La primera pieza Two Die, estrenada el pasado febrero está firmada por Nazareth y por Michael Strecker, su compañero en el Tanztheater Wuppertal. La interpreta Panadero junto a Damiano Ottavio Begi, también bailarín de la compañía alemana. En esta pieza sus creadores bucean en la incertidumbre, un sentimiento que provoca en el baile de los intérpretes un gesto amplio y solitario. Intentan acercar sus cuerpos, pero tienen miedo, no confían el uno en el otro. Todo ello en una escena desnuda que enfatiza la vulnerabilidad de sus sentimientos. Espectacular la primera aparición de Nazareth en escena, vestida con un traje negro y sus zapatos de tacón alto verdes, también muy sensual cuando fuma o se encasqueta una boina tipo francés. La cotidianidad moldea la vida de estos seres, que quieren encontrarse, pero la incertidumbre de ser rechazados les corroe. Intensa y hermosa la banda sonora que acuna la pieza, formada por músicas de Max Richter, Ryuichi Sakamoto, Mohammad Reza Mortazavi, Olafur Arnalds, y Walter Schuman, violinista ucraniana, y que protagoniza el video en el que la se ve tocando en el metro de París.

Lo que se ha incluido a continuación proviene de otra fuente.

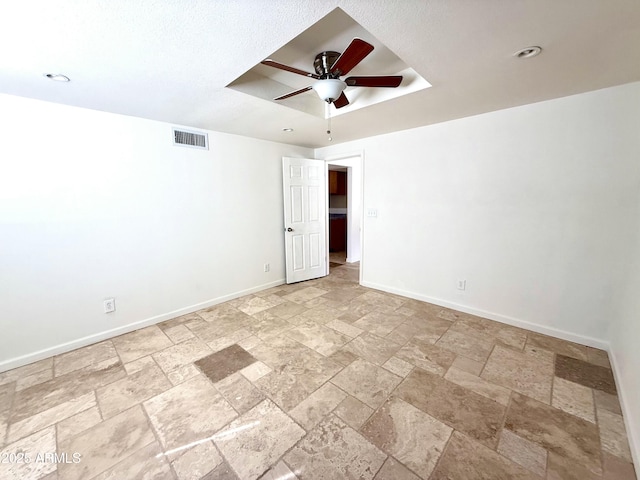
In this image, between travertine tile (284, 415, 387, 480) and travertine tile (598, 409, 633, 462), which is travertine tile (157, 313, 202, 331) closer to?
travertine tile (284, 415, 387, 480)

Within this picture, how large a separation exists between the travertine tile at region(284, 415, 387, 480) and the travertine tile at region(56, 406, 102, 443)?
1.32 m

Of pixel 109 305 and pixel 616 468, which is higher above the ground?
pixel 109 305

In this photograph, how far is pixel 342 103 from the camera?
2326mm

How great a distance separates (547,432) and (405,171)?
2820 millimetres

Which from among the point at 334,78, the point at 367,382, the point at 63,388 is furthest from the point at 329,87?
the point at 63,388

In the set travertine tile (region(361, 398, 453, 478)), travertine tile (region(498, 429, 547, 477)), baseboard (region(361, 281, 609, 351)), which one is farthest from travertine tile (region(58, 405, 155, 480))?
baseboard (region(361, 281, 609, 351))

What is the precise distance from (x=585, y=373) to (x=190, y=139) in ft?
14.5

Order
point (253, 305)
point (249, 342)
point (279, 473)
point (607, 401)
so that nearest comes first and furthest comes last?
point (279, 473), point (607, 401), point (249, 342), point (253, 305)

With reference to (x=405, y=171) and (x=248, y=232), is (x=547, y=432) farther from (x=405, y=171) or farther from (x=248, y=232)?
(x=248, y=232)

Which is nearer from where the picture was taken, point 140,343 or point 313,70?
point 313,70

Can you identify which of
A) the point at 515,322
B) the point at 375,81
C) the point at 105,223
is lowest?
the point at 515,322

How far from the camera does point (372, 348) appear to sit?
2.38m

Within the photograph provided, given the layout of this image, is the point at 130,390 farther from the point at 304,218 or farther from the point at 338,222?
the point at 338,222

Entre ambas piezas se proyecta un sugerente video dirigido por Maritxell Aumedes y protagonizado por Nazaret Panadero y Michael Strecker con música de La Valquiria de Richard Wagner. En él se muestra a una pareja, un pasillo y una puerta que separa o une a la pareja. Uno de los fragmentos mejores del espectáculo.

La segunda pieza, Mañana temprano, contrapone dos emociones básicas de los seres humanos: miedo y esperanza. Junto a Panadero y Strecker esta pieza también la firman, la alemana Adolphe Binder, directora del Ballet del teatro de Basilea, y la bailarina y artista visual Maritxell Aumedes. Hay momentos mágicos, como los solos que interpretan Nazateh y Damiano, donde hacer alarde de su depurada técnica y personalidad escénica.